*Selection*:
|---|
SequenceFile Input format not recognized in Oozie workflow.xml? - hadoop

I have a MR program which runs perfectly on a bunch of SequenceFile's and output is as expected.
When I try to achieve the same via an Oozie WorkFlow for some reason the InputFormat class property is not recognized and I feel the input is considered as default TextInputFormat only.
Here is how the mapper is declared. SequenceFile key is LongWritable and value is Text.
|---|
*Tasks for this exercise*:
1. In the Oozie post, what input format does the poster believe is being applied instead of the intended one?
2. Decide whether each statement agrees with the Oozie post, answering yes or no and quoting the words that settle it:
(a) The MR program fails when run on the SequenceFiles without Oozie.
(b) The SequenceFile value is Text.
(c) The problem appears when the job runs through an Oozie workflow.
3. Continue the Oozie post from the point where it stops.

Data extracted from a collection:
|---|
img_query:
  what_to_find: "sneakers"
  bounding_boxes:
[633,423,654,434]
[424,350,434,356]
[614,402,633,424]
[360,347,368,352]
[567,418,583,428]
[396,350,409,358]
|---|
*Results in order*:
1. The default TextInputFormat.

2.
(a) No: "runs perfectly on a bunch of SequenceFile's and output is as expected."
(b) Yes: "SequenceFile key is LongWritable and value is Text."
(c) Yes: "When I try to achieve the same via an Oozie WorkFlow for some reason the InputFormat class property is not recognized"

3.
public static class FeederCounterMapper extends Mapper<LongWritable, Text, Text, IntWritable>{
// setup map function for stripping the feeder for a zone from the input
public void map(LongWritable key, Text value, Context context) throws IOException, InterruptedException{
final int count = 1;
// convert input rec to string
String inRec = value.toString();
System.out.println("Feeder:" + inRec);
// strip out the feeder from record
String feeder = inRec.substring(3, 7);
// write the key+value as map output
context.write(new Text(feeder), new IntWritable(count));
}
}
The workflow layout for my application is as below
/{$namenode}/workflow.xml
/{$namenode}/lib/FeederCounterDriver.jar
The below is my workflow.xml. The $namenode, $jobtracker, $outputdir, $inputdir are defined in the job.properties file.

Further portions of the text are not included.